I believe it was my friend Nicole Cliffe of the Toast who introduced me via Gchat to the website then known quaintly as The Facebook. I was in my first year working in Washington, D.C., and she was still an undergrad and thus closer to the epicenter of the nascent social networking revolution. I tried it out and immediately reached the conclusion that the whole thing was a dumb idea.
Taking the various house facebooks (physical books with little capsule photos of all a dorm’s residents) and turning them into a single digital facebook accessible to all students was a perfectly plausible idea. But The Facebook wasn’t a digital facebook at all! It was just Friendster, except only for people with Harvard.edu email addresses. Insofar as Friendster was a moderately useful tool, the idea of The Facebook wasn’t terrible per se, just derivative and unnecessary. Why not just use Friendster?
At any rate, Mark Zuckerberg lived in Kirkland House, where I had lived before graduating. And one of my roommates, a computer science major, who had taken a year off—he lived in Kirkland too—once mentioned to me the idea of going to work on The Facebook as a job. I told him that was a terrible idea—everyone out of college was using Friendster already, and surely college kids would just go use it too.
The short moral of the story is that you should never take my advice unless it’s about how to board a train at Penn Station.

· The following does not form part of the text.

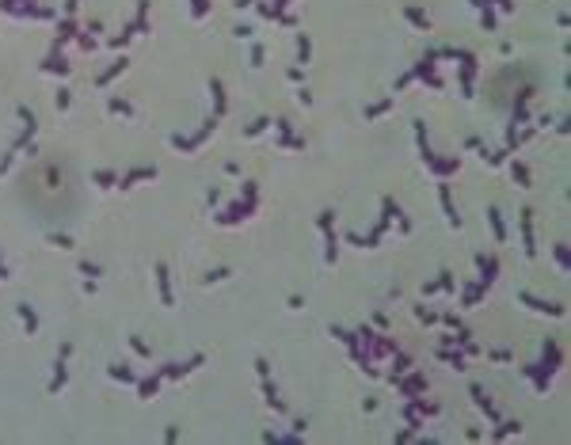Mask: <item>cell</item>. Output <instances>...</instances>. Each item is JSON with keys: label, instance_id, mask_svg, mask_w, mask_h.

At any rate, I wasn’t impressed with Facebook when it first launched and I’ve never really been a fan. Not, I think, because I’m some huge curmudgeon. I love Twitter. I love Instagram.* I’ve kind of drifted away from Tumblr due to professional obligations, but it’s had its moments. I’ve even gone off-demographic and enjoyed a bit of Pinterest. But when Facebook was a Friendster clone it struck me as derivative. And when it started adding features, it struck me as confusing. Who wants a single website to be a photo-sharing site and a gaming site and a repository of contact information and an event-planner and everything else? The answer, evidently, is that many many many millions of people want just that.